Non so nulla della politica nigeriana e dei complotti che il presidente ha ovviamente accusato. Tuttavia, la notizia fa riflettere su fake news, identità e rivoluzione tecnologica. L’interessante della vicenda è che la “balla” questa volta prende una piega tecnologica: non un sosia ma un clone. Perché ci sembra più probabile che sia un clone? Perché le nozioni di tecnologia sono vaghe, la questione della possibilità o meno di avere cloni incerta e il comportamento di un clone occulto. Per creare una menzogna niente di meglio dell’indeterminato, che per natura viene prima del vero e del falso, e che quindi li permette entrambi. La vaghezza è una ricchezza di possibilità ma può essere usata nel bene e nel male.

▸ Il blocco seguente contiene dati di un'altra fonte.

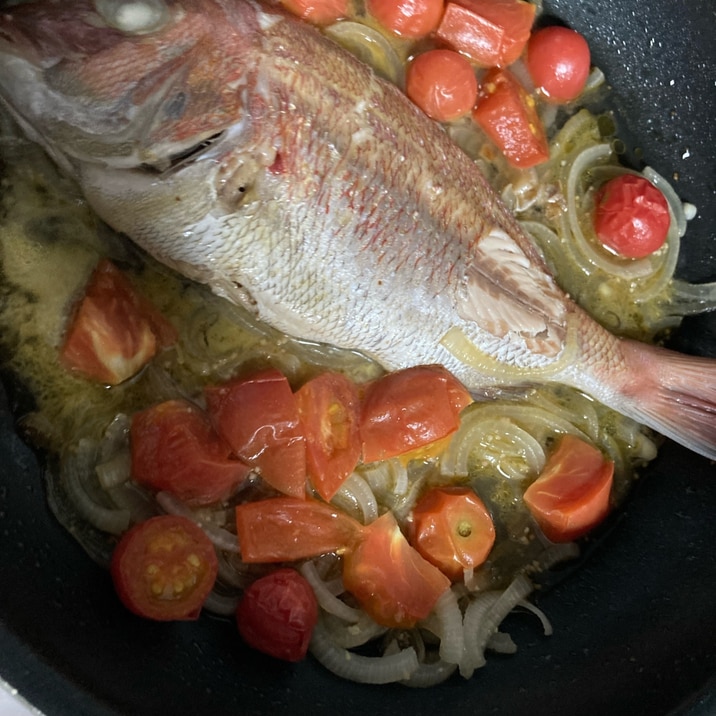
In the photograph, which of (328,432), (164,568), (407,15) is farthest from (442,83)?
(164,568)

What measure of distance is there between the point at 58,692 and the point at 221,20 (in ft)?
5.01

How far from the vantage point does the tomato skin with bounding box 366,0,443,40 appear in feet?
7.18

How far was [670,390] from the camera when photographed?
87.0 inches

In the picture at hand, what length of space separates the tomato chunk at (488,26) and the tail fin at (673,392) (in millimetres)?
1000

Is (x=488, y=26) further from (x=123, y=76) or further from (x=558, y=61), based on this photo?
(x=123, y=76)

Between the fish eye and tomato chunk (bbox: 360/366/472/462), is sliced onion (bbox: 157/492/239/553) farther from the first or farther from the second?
the fish eye

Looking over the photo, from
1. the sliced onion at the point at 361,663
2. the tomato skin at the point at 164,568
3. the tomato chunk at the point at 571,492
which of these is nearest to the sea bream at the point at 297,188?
the tomato chunk at the point at 571,492

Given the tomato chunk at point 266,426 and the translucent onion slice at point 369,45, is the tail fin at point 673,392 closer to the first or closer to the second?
the tomato chunk at point 266,426

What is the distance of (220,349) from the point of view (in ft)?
7.07

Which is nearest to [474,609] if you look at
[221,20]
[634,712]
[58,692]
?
[634,712]

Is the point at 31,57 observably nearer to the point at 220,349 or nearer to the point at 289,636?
the point at 220,349

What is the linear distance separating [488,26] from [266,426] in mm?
1390

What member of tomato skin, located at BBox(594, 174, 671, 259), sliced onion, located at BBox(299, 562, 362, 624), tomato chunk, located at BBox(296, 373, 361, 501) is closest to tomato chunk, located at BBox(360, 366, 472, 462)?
tomato chunk, located at BBox(296, 373, 361, 501)

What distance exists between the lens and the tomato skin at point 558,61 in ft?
7.50
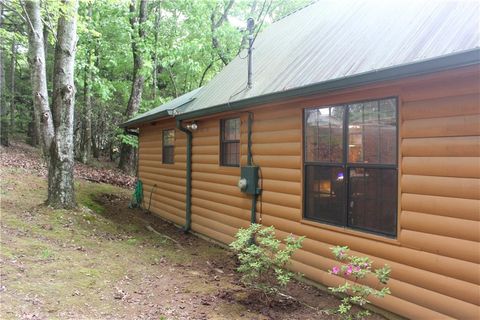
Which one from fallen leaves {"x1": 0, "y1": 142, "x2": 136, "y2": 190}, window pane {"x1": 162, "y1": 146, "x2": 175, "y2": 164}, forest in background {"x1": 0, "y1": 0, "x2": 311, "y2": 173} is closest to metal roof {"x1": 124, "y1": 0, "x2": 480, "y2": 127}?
window pane {"x1": 162, "y1": 146, "x2": 175, "y2": 164}

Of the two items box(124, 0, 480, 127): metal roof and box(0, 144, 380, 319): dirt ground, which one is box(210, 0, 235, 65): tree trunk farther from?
box(0, 144, 380, 319): dirt ground

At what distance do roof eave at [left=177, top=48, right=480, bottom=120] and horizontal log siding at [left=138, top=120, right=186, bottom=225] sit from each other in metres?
4.00

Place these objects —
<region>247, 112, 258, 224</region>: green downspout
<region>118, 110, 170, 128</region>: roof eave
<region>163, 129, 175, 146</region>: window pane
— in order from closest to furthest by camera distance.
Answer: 1. <region>247, 112, 258, 224</region>: green downspout
2. <region>118, 110, 170, 128</region>: roof eave
3. <region>163, 129, 175, 146</region>: window pane

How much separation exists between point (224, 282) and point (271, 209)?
145 centimetres

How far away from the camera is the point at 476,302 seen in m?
3.48

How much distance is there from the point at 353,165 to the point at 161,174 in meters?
7.19

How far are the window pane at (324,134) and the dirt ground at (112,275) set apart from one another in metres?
1.83

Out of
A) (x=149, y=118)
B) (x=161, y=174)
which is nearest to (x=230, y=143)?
(x=149, y=118)

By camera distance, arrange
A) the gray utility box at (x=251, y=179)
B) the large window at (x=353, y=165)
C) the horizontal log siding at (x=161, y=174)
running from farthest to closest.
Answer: the horizontal log siding at (x=161, y=174) → the gray utility box at (x=251, y=179) → the large window at (x=353, y=165)

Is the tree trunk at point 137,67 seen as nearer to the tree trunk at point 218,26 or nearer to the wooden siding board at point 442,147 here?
the tree trunk at point 218,26

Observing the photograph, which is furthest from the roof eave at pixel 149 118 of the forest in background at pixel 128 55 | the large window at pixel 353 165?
the large window at pixel 353 165

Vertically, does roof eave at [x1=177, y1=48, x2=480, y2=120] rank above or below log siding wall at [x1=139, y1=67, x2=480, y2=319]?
above

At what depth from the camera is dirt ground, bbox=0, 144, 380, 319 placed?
4.25 metres

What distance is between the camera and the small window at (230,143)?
751cm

Il secondo lato interessante è che per smentire la balla il presidente nigeriano si appelli alla fiducia. Credetemi, dice il presidente. Eh già, infatti, come si dovrebbe uscire dal vicolo cieco dell’accusa di essere un clone di se stessi? Il clone si comporta nello stesso modo, sa e dice le stesse cose. A che cosa fare appello? E come distinguere un appello umano da un appello clone? Qui si apre la vera questione dell’umano, il livello in cui ci distingueremo sempre dai cloni e dai robot. Non nell’oggetto – in questo caso il presidente – ma nel soggetto. L’appello alla fiducia, infatti, comporta il chiamare in causa il ragionamento umano che usiamo di fronte ai fenomeni nuovi e inattesi o più semplicemente alle persone che incontriamo per la prima volta: si chiama abduzione o retroduzione e implica il passaggio dal conseguente all’antecedente.

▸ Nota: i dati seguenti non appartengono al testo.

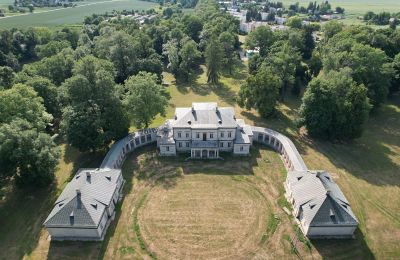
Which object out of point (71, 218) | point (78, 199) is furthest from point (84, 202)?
point (71, 218)

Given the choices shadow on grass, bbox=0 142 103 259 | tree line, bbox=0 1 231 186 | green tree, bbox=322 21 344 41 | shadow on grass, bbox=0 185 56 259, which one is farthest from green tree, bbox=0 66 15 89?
green tree, bbox=322 21 344 41

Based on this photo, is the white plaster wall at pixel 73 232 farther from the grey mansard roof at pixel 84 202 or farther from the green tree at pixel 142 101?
the green tree at pixel 142 101

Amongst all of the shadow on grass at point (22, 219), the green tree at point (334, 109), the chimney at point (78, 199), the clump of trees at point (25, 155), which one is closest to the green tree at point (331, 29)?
the green tree at point (334, 109)

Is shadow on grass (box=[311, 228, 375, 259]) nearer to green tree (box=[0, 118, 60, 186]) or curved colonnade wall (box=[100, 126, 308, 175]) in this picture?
curved colonnade wall (box=[100, 126, 308, 175])

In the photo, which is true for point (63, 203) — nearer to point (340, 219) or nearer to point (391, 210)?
point (340, 219)

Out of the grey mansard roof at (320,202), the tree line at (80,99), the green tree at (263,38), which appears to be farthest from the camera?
the green tree at (263,38)
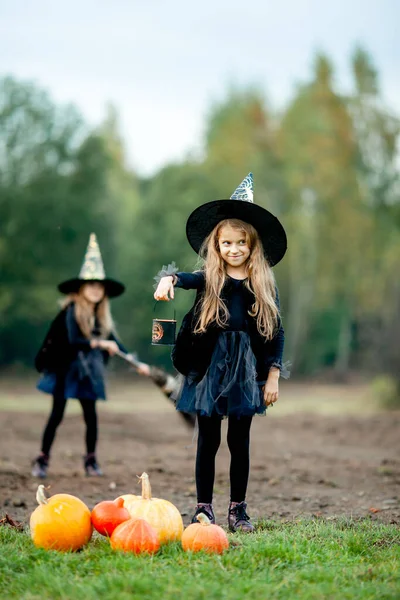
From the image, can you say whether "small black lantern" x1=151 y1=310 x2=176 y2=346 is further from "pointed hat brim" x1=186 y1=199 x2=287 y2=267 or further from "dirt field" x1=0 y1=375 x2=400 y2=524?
"dirt field" x1=0 y1=375 x2=400 y2=524

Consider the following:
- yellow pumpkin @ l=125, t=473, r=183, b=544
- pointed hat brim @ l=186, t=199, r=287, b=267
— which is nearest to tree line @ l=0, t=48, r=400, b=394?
pointed hat brim @ l=186, t=199, r=287, b=267

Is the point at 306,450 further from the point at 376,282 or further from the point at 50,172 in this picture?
the point at 376,282

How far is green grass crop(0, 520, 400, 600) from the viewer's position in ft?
9.70

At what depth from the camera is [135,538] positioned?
11.5ft

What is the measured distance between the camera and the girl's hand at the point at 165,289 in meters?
4.12

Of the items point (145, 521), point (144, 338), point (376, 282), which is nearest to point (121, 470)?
point (145, 521)

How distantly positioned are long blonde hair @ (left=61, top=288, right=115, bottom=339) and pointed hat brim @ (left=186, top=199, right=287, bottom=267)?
263cm

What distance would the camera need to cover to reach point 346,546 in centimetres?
380

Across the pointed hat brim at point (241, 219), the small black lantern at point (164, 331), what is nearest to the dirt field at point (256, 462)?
the small black lantern at point (164, 331)

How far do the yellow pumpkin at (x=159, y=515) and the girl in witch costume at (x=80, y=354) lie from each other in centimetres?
312

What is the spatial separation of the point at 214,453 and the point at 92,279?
3.22 m

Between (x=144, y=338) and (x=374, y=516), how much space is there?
23.1 meters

Per fidarci di qualcuno, soprattutto se strano o accusato di stranezza, leggiamo i piccoli segni iconici del viso, del corpo, del tono di voce, della posizione nello spazio e altri segni simili: ne diamo una rapida lettura estetica che ci fa inserire la persona bizzarra che incontriamo in un ordine delle cose. E’ un principio estremamente sofisticato e non meccanico, che non si può formalizzare. Lo si usa nelle grandi scoperte scientifiche, nella creatività artistica, nel lungo apprendimento infantile e nella capacità di fidarsi. Per battere l’accusa di essere un clone, istintivamente, facciamo appello alla capacità più umana, quella per cui ci dovremmo riconoscere vicendevolmente. Che cosa sia poi questo “io” e che cosa diciamo quando diciamo “io” rimane uno degli argomenti filosofici e umani più acuti come diceva Leopardi (“ed io che sono?”), ma comunque la si possa girare, la distanza con i robot, anche sostenuti da intelligenza artificiale, resta logicamente incolmabile.